• [Stated task]
Please print every line of the listing below word for word, changing nothing.

Records from a collection
▬▬▬▬▬▬
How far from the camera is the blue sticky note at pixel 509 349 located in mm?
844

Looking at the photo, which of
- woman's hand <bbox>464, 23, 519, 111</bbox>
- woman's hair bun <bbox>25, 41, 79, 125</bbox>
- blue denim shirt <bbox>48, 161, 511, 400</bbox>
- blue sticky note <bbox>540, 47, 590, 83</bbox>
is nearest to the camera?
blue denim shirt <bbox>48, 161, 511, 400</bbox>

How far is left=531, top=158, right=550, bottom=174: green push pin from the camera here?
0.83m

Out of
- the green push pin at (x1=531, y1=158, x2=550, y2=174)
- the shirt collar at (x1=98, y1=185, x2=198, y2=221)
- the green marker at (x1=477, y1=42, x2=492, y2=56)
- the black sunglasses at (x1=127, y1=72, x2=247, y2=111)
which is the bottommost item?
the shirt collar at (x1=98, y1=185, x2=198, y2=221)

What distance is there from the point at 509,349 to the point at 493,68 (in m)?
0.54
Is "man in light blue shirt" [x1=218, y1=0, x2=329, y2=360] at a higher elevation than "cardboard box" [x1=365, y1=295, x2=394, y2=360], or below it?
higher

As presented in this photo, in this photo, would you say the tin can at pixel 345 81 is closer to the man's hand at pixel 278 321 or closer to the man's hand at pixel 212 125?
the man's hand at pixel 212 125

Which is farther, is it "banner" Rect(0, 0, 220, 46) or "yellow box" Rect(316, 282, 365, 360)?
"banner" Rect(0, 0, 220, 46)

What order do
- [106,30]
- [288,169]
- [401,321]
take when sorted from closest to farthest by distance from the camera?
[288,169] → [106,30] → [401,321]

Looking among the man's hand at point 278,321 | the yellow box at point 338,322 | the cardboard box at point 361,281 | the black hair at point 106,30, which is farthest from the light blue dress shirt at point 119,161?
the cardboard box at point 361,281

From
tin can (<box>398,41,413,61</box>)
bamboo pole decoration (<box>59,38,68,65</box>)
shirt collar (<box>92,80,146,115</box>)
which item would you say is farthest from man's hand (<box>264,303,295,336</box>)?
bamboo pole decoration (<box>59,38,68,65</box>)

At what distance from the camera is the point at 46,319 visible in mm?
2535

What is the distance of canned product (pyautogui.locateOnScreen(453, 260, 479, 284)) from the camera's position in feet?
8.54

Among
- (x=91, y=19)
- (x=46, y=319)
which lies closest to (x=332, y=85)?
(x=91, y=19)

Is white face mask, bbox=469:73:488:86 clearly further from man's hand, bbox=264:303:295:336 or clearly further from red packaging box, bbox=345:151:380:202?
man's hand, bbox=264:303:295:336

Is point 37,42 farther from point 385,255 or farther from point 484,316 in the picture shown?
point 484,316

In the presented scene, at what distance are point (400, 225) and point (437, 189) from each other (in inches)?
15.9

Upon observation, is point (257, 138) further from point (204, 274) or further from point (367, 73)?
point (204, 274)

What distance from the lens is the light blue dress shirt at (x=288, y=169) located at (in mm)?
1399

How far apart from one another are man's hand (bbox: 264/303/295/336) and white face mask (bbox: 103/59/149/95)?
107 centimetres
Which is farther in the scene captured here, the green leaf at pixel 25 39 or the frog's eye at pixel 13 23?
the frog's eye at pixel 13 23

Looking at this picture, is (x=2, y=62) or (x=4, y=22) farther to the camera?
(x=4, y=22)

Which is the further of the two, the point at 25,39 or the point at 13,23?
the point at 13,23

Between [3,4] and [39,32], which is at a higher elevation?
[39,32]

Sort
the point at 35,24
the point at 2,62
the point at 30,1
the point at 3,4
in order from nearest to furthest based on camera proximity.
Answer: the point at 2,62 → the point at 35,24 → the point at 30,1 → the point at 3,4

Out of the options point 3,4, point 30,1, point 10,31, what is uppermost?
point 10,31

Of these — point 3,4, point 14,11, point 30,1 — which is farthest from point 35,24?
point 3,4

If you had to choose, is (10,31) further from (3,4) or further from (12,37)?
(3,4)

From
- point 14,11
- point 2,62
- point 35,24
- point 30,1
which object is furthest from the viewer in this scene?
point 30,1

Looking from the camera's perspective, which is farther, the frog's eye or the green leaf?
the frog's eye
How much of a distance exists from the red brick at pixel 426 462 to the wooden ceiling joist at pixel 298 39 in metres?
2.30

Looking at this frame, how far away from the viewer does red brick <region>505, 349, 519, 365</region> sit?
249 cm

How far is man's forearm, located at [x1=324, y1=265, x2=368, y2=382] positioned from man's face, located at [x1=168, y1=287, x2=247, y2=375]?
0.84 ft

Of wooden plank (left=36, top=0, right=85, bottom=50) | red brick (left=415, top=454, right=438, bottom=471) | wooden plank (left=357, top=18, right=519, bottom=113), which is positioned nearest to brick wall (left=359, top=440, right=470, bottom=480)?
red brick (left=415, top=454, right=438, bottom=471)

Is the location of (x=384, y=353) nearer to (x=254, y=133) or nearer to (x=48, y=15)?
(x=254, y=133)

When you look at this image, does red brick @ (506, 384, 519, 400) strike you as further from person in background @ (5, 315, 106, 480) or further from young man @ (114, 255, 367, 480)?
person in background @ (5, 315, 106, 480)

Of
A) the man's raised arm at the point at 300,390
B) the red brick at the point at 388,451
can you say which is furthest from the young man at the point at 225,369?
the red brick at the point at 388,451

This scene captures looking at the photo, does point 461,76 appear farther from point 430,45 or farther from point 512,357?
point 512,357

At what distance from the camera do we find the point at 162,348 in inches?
▬▬▬▬▬▬
• [Completed exercise]
How far from the camera is the blue sticky note at pixel 509 349 located in mm?
844

Looking at the photo, which of
- woman's hand <bbox>464, 23, 519, 111</bbox>
- woman's hair bun <bbox>25, 41, 79, 125</bbox>
- blue denim shirt <bbox>48, 161, 511, 400</bbox>
- blue sticky note <bbox>540, 47, 590, 83</bbox>
is nearest to the camera?
blue denim shirt <bbox>48, 161, 511, 400</bbox>

How far is left=531, top=158, right=550, bottom=174: green push pin from the camera here?
0.83m

Out of
- the green push pin at (x1=531, y1=158, x2=550, y2=174)
- the shirt collar at (x1=98, y1=185, x2=198, y2=221)
- the green marker at (x1=477, y1=42, x2=492, y2=56)
- the black sunglasses at (x1=127, y1=72, x2=247, y2=111)
which is the bottommost item?
the shirt collar at (x1=98, y1=185, x2=198, y2=221)

What distance is there from the point at 509,349 to the point at 493,68 (in m)?
0.54
Is "man in light blue shirt" [x1=218, y1=0, x2=329, y2=360] at a higher elevation than "cardboard box" [x1=365, y1=295, x2=394, y2=360], or below it?
higher

As presented in this photo, in this photo, would you say the tin can at pixel 345 81 is closer to the man's hand at pixel 278 321 or closer to the man's hand at pixel 212 125?
the man's hand at pixel 212 125

Which is farther, is it "banner" Rect(0, 0, 220, 46) or "yellow box" Rect(316, 282, 365, 360)?
"banner" Rect(0, 0, 220, 46)

What order do
- [106,30]
- [288,169]
- [401,321]
take when sorted from closest to farthest by distance from the camera?
[288,169] → [106,30] → [401,321]

Looking among the man's hand at point 278,321 | the yellow box at point 338,322 | the cardboard box at point 361,281 | the black hair at point 106,30, which is farthest from the light blue dress shirt at point 119,161?
the cardboard box at point 361,281

From
tin can (<box>398,41,413,61</box>)
bamboo pole decoration (<box>59,38,68,65</box>)
shirt collar (<box>92,80,146,115</box>)
which item would you say is farthest from man's hand (<box>264,303,295,336</box>)?
bamboo pole decoration (<box>59,38,68,65</box>)

At what distance from the camera is the point at 46,319 visible in mm?
2535

What is the distance of canned product (pyautogui.locateOnScreen(453, 260, 479, 284)) from the camera's position in feet?
8.54

Among
- (x=91, y=19)
- (x=46, y=319)
which lies closest to (x=332, y=85)?
(x=91, y=19)

Is white face mask, bbox=469:73:488:86 clearly further from man's hand, bbox=264:303:295:336 or clearly further from red packaging box, bbox=345:151:380:202?
man's hand, bbox=264:303:295:336

Is point 37,42 farther from point 385,255 or farther from point 484,316 in the picture shown?
point 484,316

In the presented scene, at what distance are point (400, 225) and point (437, 189) from each other (in inches)?
15.9

Upon observation, is point (257, 138) further from point (204, 274) or further from point (367, 73)?
point (204, 274)

What distance from the lens is the light blue dress shirt at (x=288, y=169) located at (in mm)?
1399

How far apart from one another are man's hand (bbox: 264/303/295/336) and white face mask (bbox: 103/59/149/95)?
107 centimetres
Which is farther in the scene captured here, the green leaf at pixel 25 39 or the frog's eye at pixel 13 23?
the frog's eye at pixel 13 23

Looking at this picture, is (x=2, y=62) or (x=4, y=22) farther to the camera?
(x=4, y=22)

Which is the further of the two, the point at 25,39 or the point at 13,23?
the point at 13,23

Between [3,4] and [39,32], which is at a higher elevation?
[39,32]

Sort
the point at 35,24
the point at 2,62
the point at 30,1
the point at 3,4
in order from nearest to furthest based on camera proximity.
Answer: the point at 2,62 → the point at 35,24 → the point at 30,1 → the point at 3,4

Out of the options point 3,4, point 30,1, point 10,31, what is uppermost?
point 10,31

Of these — point 3,4, point 14,11, point 30,1 — which is farthest from point 35,24?
point 3,4

If you had to choose, is (10,31) further from (3,4) or further from (12,37)?
(3,4)

From
- point 14,11
- point 2,62
- point 35,24
- point 30,1
which object is furthest from the viewer in this scene?
point 30,1

Looking from the camera's perspective, which is farther, the frog's eye or the green leaf?
the frog's eye
How much of a distance exists from the red brick at pixel 426 462 to the wooden ceiling joist at pixel 298 39 in metres?
2.30

Looking at this frame, how far away from the viewer does red brick <region>505, 349, 519, 365</region> sit?
249 cm

How far is man's forearm, located at [x1=324, y1=265, x2=368, y2=382] positioned from man's face, located at [x1=168, y1=287, x2=247, y2=375]?
0.84 ft

Of wooden plank (left=36, top=0, right=85, bottom=50) | red brick (left=415, top=454, right=438, bottom=471) | wooden plank (left=357, top=18, right=519, bottom=113), which is positioned nearest to brick wall (left=359, top=440, right=470, bottom=480)?
red brick (left=415, top=454, right=438, bottom=471)

Is the location of (x=384, y=353) nearer to (x=254, y=133) or nearer to (x=48, y=15)?
(x=254, y=133)

When you look at this image, does red brick @ (506, 384, 519, 400) strike you as further from person in background @ (5, 315, 106, 480) or further from young man @ (114, 255, 367, 480)?
person in background @ (5, 315, 106, 480)

Of
A) the man's raised arm at the point at 300,390
B) the red brick at the point at 388,451
can you say which is furthest from the young man at the point at 225,369?
the red brick at the point at 388,451

This scene captures looking at the photo, does point 461,76 appear farther from point 430,45 or farther from point 512,357?
point 512,357

At what distance from the camera do we find the point at 162,348 in inches?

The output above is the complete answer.